I'll have to agree that I don't think there's a "bubble" - we've merely reached a point where the technology to portray these stories cinematically without resorting to puppets and rubber suits has become widespread and inexpensive enough that you don't need to have an almost guaranteed blockbuster like LotR to risk the investment.

I've been a fantasy reader all my life - Christopher Tolkien keeps publishing everything his father ever so much as scribbled on a napkin because he knows people like me will rush to the bookstore for the hardcover the day it comes out, then come back again two years later for the deluxe leather-bound boxed set edition of "Galadriel Orders A Pizza".

To some degree I credit my reading of fantasy with my rejection of religion. I never for a moment believed there really were elves and dragons and wizards fighting over magic swords... but through these stories I learned to recognize make-believe when I saw it. Somewhere along the line I realized that Jesus the Wizard and Gandalf the Wizard were just as unlikely (and if I could pick one to be real, it would be the one with the wagon full of fireworks...).

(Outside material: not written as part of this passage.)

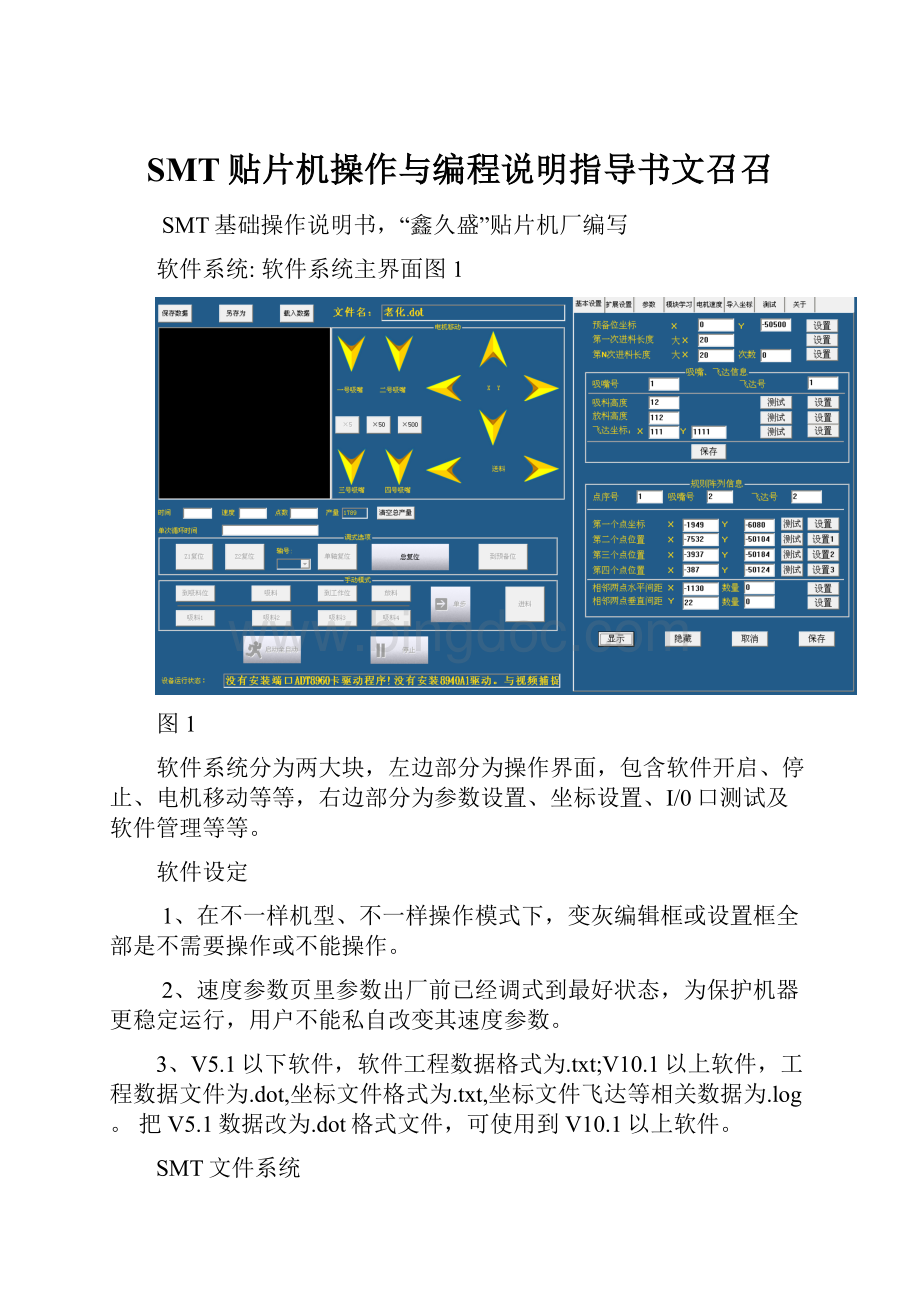 SMT贴片机操作与编程说明指导书文召召.docx_第1页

As to the issue of fantasy creating oversimplified black-and-white, good-vs-bad scenarios, I think it's far from the only genre to do this. The best fantasy, the kind that sticks with you long after you've given the book away because, while you enjoyed it, you know you won't be reading it again, is the kind that's all shades of gray. Tolkien managed to do a little of both - the bad guys were unquestionably, undeniably bad... but the good guys were flawed and could and did give in to temptation, often to disastrous results. His work was heavily influenced by Catholic theological ideas of sin and redemption, but I like it anyway. As for Game of Thrones, I challenge anyone to find a single character in that series who is either totally good or totally bad, who Martin hasn't already killed off.